**Prompt:** Copy out all of the data below word for word, changing nothing.

──────── Dataset extract

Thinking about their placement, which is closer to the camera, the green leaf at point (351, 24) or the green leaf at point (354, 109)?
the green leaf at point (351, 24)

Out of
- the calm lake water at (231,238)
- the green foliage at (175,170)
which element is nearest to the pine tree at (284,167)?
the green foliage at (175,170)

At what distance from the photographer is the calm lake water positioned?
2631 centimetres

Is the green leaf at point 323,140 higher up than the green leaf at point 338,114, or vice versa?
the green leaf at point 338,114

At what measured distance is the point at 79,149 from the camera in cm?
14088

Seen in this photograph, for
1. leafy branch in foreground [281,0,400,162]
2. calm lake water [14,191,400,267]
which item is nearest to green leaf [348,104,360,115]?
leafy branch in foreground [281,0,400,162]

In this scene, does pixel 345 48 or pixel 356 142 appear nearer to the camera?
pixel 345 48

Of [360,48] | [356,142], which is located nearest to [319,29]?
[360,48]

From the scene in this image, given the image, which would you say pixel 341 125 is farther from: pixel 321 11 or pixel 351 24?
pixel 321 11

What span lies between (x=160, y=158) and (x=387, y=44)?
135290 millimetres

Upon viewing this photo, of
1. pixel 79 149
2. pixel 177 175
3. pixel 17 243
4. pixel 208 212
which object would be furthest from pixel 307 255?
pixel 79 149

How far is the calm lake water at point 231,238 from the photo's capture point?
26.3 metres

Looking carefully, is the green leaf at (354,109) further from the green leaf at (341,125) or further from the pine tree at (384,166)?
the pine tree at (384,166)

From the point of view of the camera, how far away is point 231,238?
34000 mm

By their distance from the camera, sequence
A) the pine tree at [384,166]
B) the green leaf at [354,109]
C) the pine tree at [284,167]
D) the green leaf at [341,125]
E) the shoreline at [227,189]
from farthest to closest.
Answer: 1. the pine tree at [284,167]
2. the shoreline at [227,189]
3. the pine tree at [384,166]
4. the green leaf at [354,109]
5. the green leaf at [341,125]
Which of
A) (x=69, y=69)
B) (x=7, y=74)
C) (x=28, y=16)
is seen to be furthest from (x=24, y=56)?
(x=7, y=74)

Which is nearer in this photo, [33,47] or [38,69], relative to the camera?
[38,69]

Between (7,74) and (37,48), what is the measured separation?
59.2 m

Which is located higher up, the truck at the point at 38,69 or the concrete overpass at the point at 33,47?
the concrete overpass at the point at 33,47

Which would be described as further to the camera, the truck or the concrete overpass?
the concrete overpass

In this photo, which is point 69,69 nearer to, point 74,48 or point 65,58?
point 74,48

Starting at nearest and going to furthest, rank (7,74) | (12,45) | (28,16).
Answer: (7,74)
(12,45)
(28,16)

────────────────

**Solution for this exercise:**
Thinking about their placement, which is closer to the camera, the green leaf at point (351, 24) or the green leaf at point (354, 109)?
the green leaf at point (351, 24)

Out of
- the calm lake water at (231,238)
- the green foliage at (175,170)
which element is nearest to the pine tree at (284,167)?
the green foliage at (175,170)

At what distance from the photographer is the calm lake water positioned?
2631 centimetres

Is the green leaf at point 323,140 higher up than the green leaf at point 338,114, or vice versa?
the green leaf at point 338,114

At what measured distance is the point at 79,149 from the camera in cm?
14088

Seen in this photograph, for
1. leafy branch in foreground [281,0,400,162]
2. calm lake water [14,191,400,267]
which item is nearest to green leaf [348,104,360,115]?
leafy branch in foreground [281,0,400,162]

In this scene, does pixel 345 48 or pixel 356 142 appear nearer to the camera?
pixel 345 48

Of [360,48] | [356,142], which is located nearest to [319,29]?
[360,48]

From the scene in this image, given the image, which would you say pixel 341 125 is farther from: pixel 321 11 or pixel 351 24?
pixel 321 11

What span lies between (x=160, y=158) and (x=387, y=44)?
135290 millimetres

Upon viewing this photo, of
1. pixel 79 149
2. pixel 177 175
3. pixel 17 243
4. pixel 208 212
which object would be furthest from pixel 307 255?
pixel 79 149

How far is the calm lake water at point 231,238 from the photo's capture point?
26.3 metres

Looking carefully, is the green leaf at (354,109) further from the green leaf at (341,125) or further from the pine tree at (384,166)?
the pine tree at (384,166)

From the point of view of the camera, how far away is point 231,238?
34000 mm

By their distance from the camera, sequence
A) the pine tree at [384,166]
B) the green leaf at [354,109]
C) the pine tree at [284,167]
D) the green leaf at [341,125]
E) the shoreline at [227,189]
from farthest to closest.
Answer: 1. the pine tree at [284,167]
2. the shoreline at [227,189]
3. the pine tree at [384,166]
4. the green leaf at [354,109]
5. the green leaf at [341,125]
Which of
A) (x=69, y=69)
B) (x=7, y=74)
C) (x=28, y=16)
is seen to be furthest from (x=24, y=56)?
(x=7, y=74)

Which is nearer in this photo, [33,47] or [38,69], relative to the camera?
[38,69]

Between (7,74) and (37,48), what is the measured separation?
59.2 m

Which is located higher up, the truck at the point at 38,69 or the concrete overpass at the point at 33,47?
the concrete overpass at the point at 33,47

Which would be described as further to the camera, the truck or the concrete overpass?
the concrete overpass

In this photo, which is point 69,69 nearer to, point 74,48 or point 65,58?
point 74,48

Starting at nearest and going to furthest, rank (7,74) | (12,45) | (28,16).
Answer: (7,74)
(12,45)
(28,16)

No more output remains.